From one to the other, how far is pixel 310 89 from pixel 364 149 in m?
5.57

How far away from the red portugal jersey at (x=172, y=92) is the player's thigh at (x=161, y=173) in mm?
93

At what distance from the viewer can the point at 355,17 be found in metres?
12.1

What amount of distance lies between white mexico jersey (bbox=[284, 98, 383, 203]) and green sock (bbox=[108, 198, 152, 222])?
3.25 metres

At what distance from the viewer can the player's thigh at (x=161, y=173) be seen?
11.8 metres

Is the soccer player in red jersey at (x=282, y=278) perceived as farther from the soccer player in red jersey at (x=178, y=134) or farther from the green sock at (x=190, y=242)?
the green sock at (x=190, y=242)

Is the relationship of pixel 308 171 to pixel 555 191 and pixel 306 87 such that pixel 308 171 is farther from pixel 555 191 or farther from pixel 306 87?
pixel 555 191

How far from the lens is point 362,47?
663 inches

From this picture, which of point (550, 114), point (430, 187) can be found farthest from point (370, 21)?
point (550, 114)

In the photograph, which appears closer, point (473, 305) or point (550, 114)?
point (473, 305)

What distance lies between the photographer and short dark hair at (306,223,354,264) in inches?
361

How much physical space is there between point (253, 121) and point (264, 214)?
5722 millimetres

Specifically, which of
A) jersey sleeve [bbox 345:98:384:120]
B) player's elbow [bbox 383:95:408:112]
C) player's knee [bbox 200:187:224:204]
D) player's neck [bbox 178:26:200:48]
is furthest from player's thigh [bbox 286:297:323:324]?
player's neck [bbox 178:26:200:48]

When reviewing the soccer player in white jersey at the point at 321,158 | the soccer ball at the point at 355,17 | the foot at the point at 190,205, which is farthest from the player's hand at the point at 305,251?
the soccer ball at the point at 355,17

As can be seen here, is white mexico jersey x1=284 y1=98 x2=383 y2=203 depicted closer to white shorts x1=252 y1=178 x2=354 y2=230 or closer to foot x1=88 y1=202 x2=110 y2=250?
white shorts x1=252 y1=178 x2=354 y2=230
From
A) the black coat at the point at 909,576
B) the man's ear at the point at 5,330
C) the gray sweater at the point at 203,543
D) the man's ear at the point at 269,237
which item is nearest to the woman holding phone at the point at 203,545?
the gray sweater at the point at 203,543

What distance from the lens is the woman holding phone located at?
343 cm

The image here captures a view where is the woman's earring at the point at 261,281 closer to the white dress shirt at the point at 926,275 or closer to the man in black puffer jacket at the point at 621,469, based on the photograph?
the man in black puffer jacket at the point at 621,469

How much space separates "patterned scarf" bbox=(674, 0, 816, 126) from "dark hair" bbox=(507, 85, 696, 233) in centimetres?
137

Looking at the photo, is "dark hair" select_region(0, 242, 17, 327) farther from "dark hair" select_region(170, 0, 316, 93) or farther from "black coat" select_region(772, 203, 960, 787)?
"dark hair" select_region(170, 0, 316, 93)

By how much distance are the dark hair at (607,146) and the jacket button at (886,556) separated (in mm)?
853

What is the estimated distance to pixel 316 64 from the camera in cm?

Problem description:
Set down the stretch of the data from the line containing "By how much" through the end of the data, character for character, and nothing else.

Exercise result:
By how much distance are the dark hair at (607,146) and the jacket button at (886,556) separated (in mm)?
853

What is the estimated distance to pixel 316 64 from the camera in cm?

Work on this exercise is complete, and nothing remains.